Kat Duff is the author of The Alchemy of Illness (Pantheon, 1993) and The Secret Life of Sleep (Beyond Words and Oneworld, 2014).
Born and raised in Minnesota, Duff left the Midwest to get her BA at Hampshire College, where she was able to pursue a multi-disciplinary course of study. She went on to work as a printer and publisher at Mother Jones Press in Northampton, Massachusetts and Red River Women’s Press in Austin Texas, before pursuing her MA in Counseling and Education at Southwestern College in Santa Fe, New Mexico.
In 1992, Duff won 1st place for Nonfiction in the Taos Review Literary Contest for her essay, “Towards an Ecology of Illness,” which she later expanded into her award-winning first book, The Alchemy of Illness. Since then, she has published essays in a variety of print and online publications, while making her living as a mental health counselor and child forensic interviewer in Taos, NM.

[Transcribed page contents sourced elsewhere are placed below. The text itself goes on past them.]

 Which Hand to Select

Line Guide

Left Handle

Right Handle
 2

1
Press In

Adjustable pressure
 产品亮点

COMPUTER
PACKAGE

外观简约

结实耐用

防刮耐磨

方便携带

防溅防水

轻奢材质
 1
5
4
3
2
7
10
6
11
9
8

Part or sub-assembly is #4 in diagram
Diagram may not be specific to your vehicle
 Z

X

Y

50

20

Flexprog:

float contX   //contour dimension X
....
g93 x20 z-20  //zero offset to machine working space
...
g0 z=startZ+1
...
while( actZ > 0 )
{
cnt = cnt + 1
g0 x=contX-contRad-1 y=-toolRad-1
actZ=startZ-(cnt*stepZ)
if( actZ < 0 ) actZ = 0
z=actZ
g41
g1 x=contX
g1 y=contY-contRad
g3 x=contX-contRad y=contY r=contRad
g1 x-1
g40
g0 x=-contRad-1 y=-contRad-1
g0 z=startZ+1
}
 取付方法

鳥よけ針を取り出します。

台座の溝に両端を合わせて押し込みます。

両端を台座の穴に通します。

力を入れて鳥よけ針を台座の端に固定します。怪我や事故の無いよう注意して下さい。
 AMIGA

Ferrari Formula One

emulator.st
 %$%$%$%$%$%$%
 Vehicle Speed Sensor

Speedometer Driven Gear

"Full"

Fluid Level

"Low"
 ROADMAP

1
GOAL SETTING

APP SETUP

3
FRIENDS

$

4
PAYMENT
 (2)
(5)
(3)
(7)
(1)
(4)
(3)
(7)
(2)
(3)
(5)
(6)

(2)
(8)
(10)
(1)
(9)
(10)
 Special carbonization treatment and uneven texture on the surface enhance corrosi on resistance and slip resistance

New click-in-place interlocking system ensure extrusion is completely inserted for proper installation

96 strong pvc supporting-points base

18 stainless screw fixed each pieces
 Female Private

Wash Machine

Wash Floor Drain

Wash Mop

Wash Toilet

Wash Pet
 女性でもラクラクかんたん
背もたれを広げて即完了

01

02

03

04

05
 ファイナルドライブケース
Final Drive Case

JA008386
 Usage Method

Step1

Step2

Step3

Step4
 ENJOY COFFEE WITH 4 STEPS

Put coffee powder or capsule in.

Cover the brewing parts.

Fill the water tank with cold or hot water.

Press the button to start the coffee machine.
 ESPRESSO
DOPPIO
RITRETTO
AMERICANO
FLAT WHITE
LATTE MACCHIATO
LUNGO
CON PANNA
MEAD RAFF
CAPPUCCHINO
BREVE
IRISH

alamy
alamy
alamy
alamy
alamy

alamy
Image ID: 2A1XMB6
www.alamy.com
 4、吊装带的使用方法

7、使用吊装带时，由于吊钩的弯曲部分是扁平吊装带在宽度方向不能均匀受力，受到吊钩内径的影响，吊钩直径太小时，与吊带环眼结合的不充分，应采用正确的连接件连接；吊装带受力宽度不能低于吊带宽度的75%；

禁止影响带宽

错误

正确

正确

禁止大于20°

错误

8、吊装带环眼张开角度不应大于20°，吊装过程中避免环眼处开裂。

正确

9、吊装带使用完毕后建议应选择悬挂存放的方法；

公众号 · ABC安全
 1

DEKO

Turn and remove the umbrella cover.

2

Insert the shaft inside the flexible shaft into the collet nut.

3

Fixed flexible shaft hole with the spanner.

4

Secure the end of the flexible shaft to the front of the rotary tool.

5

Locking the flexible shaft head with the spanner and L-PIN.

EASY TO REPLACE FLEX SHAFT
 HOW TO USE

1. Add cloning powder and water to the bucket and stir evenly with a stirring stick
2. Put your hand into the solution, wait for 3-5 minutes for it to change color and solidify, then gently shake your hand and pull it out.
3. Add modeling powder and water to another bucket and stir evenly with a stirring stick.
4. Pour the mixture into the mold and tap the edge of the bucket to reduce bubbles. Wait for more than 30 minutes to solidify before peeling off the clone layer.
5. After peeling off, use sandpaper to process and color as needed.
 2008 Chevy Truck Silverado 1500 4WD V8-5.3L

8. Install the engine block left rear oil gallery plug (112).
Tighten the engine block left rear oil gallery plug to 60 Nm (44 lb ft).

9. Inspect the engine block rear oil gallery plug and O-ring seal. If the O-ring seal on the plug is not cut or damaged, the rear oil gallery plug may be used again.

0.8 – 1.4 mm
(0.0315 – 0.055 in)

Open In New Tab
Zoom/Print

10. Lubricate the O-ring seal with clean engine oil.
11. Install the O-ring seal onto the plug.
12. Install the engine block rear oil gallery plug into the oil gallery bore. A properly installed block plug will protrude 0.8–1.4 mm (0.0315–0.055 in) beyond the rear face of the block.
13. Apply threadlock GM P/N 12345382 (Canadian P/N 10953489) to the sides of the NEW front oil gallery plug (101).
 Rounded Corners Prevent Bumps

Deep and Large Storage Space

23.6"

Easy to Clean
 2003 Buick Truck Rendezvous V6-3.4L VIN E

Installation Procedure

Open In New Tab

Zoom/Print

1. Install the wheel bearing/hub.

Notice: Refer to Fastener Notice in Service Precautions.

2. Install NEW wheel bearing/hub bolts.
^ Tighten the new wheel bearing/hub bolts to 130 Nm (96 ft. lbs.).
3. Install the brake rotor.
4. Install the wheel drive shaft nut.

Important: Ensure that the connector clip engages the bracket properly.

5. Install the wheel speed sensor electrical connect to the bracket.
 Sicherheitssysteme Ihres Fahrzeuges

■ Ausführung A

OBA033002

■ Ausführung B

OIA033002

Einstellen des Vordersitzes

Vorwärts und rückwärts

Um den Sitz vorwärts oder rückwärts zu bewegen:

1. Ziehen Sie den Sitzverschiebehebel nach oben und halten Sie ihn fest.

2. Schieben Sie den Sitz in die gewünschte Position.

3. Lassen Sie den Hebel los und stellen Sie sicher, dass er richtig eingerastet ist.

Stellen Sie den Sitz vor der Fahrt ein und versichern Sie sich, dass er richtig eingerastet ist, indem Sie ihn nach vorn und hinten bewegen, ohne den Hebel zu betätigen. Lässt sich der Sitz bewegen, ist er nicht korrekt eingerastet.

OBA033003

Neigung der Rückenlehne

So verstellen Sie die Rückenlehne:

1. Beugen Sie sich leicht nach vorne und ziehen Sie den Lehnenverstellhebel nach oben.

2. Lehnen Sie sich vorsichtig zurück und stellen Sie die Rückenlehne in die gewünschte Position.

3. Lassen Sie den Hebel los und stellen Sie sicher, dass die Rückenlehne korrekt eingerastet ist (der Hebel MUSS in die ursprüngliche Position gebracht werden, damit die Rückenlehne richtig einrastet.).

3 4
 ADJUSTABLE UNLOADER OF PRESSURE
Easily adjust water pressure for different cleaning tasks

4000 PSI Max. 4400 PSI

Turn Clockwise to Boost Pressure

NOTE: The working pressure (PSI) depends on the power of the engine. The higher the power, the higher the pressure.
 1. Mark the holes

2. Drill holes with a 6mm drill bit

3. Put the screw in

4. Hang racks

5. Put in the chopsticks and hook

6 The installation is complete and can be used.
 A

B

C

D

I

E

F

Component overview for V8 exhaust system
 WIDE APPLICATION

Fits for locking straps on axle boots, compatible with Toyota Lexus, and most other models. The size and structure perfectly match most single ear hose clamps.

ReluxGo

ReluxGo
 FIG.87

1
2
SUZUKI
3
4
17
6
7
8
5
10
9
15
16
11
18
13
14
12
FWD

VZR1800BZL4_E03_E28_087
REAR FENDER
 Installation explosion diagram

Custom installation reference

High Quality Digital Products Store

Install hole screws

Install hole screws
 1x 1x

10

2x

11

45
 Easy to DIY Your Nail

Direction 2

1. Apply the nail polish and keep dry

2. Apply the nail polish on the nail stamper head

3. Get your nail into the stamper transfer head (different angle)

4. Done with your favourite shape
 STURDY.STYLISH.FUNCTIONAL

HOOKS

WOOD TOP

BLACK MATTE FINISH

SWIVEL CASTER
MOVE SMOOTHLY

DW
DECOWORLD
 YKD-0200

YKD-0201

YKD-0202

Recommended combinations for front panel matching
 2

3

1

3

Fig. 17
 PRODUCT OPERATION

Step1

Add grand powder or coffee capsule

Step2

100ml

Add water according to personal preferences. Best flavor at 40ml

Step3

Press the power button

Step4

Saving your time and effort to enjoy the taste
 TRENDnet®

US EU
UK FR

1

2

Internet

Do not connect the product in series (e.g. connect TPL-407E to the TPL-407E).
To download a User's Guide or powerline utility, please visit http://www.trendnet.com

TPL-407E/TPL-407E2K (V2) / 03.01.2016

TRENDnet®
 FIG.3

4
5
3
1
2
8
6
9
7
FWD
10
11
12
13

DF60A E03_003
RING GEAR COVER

Duff writes at the intersection of the natural world and the imagination, as it occurs in the life of our bodies. Whether she is discussing illness, scars or sleep, Duff illuminates common, intimate experiences that are often overlooked.
Born and raised in Minnesota, land of long winter nights, I developed a love for perusing library shelves at an early age. The books stacked next to my bed were (and are) an eclectic mix of history, biology, psychology, religion and fiction. While I would like to say I love to learn, I have a poor memory for facts, and it would be more accurate to say I am driven by a desire to understand, to make sense of our world and our experiences as human beings. I write out of that desire.
During college, I made it a point to take classes in as many departments as I could. I studied literature, psychology, anthropology, history, ecology, sociology, economics, neuroscience, art and dance, and concluded that every discipline has a valuable perspective on human experience, but none has the answer. I have worked as a printer, a baker, a farm-worker, and much more, but never a candle-stick maker.